:: TASK DESCRIPTION ::
Please print the entries below exactly, from the line with "Mogelijk nieuw publiek programma" through the line with "Thornton Burgess Bedtime", including both of those lines and leaving out all others.

:: INPUT RECORDS ::

···

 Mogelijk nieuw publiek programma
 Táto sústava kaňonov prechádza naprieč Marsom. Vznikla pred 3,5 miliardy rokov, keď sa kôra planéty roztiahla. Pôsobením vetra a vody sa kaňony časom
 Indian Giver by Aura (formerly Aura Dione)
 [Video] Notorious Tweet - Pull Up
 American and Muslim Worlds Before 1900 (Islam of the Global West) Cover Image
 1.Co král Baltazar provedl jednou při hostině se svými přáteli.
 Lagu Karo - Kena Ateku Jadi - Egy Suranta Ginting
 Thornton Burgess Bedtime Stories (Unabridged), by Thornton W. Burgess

···

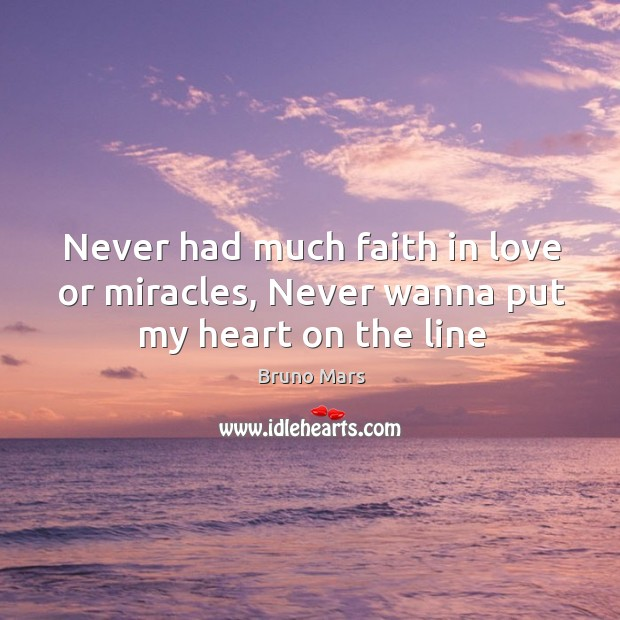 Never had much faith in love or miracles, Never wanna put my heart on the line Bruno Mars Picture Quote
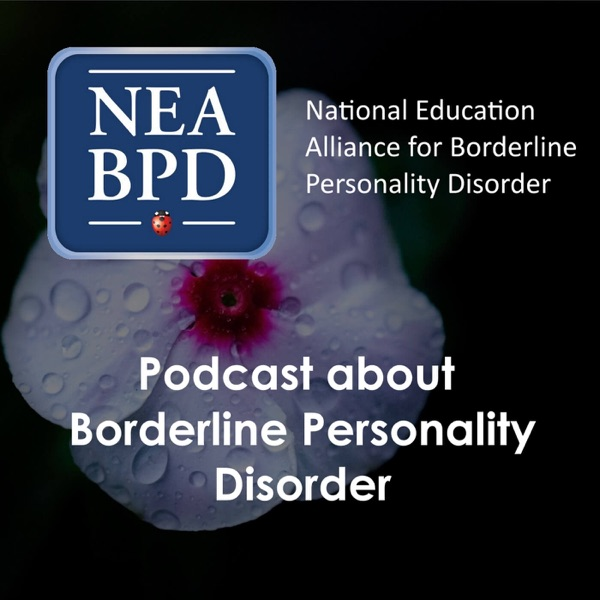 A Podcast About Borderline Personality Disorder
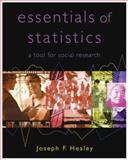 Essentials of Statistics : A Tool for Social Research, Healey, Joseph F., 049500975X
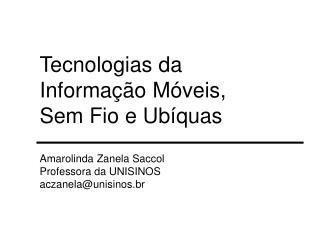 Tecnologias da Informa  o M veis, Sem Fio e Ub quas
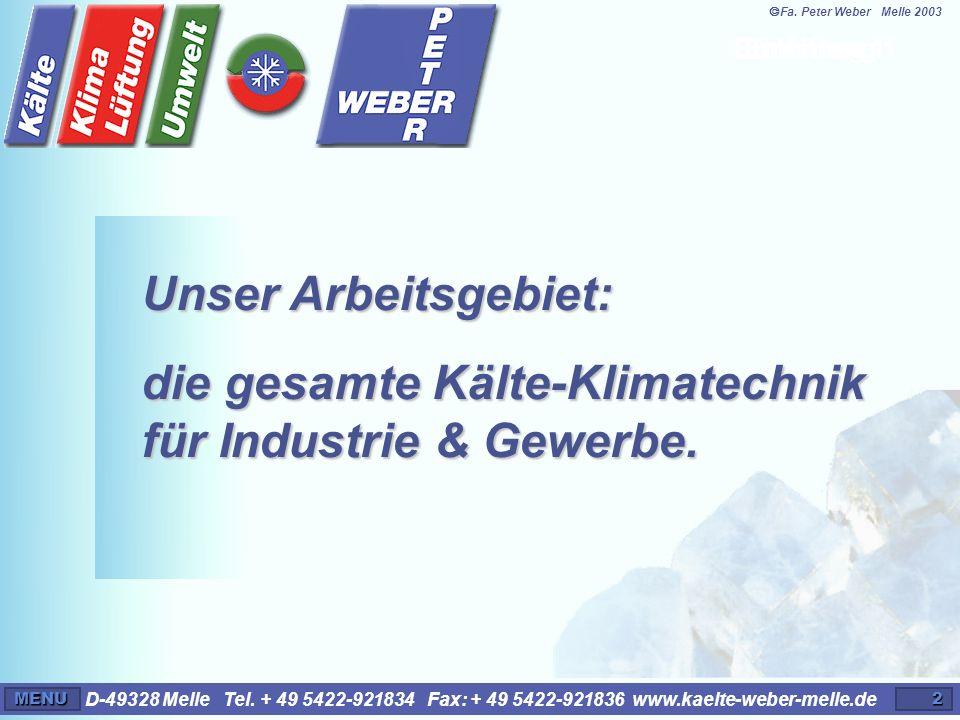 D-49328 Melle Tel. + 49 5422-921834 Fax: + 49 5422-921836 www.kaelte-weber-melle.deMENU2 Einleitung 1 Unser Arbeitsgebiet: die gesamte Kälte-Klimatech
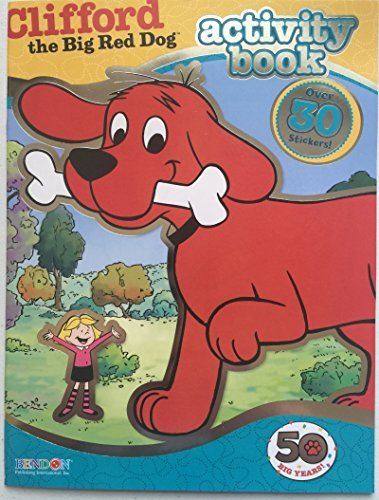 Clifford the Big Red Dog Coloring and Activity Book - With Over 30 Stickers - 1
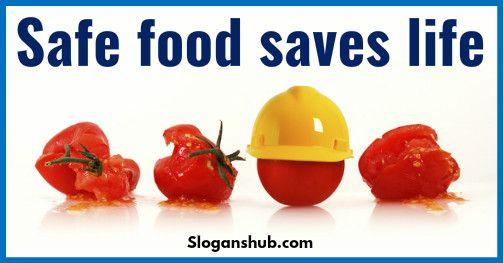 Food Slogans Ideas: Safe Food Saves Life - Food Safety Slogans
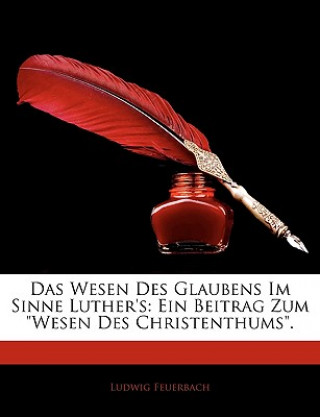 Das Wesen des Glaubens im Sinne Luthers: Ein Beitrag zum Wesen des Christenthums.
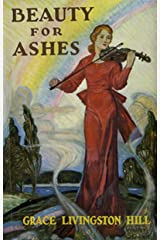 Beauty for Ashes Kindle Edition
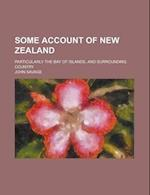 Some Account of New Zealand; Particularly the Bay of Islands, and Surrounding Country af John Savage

···

:: OUTPUT FOR THIS TASK ::
 Mogelijk nieuw publiek programma
 Táto sústava kaňonov prechádza naprieč Marsom. Vznikla pred 3,5 miliardy rokov, keď sa kôra planéty roztiahla. Pôsobením vetra a vody sa kaňony časom
 Indian Giver by Aura (formerly Aura Dione)
 [Video] Notorious Tweet - Pull Up
 American and Muslim Worlds Before 1900 (Islam of the Global West) Cover Image
 1.Co král Baltazar provedl jednou při hostině se svými přáteli.
 Lagu Karo - Kena Ateku Jadi - Egy Suranta Ginting
 Thornton Burgess Bedtime Stories (Unabridged), by Thornton W. Burgess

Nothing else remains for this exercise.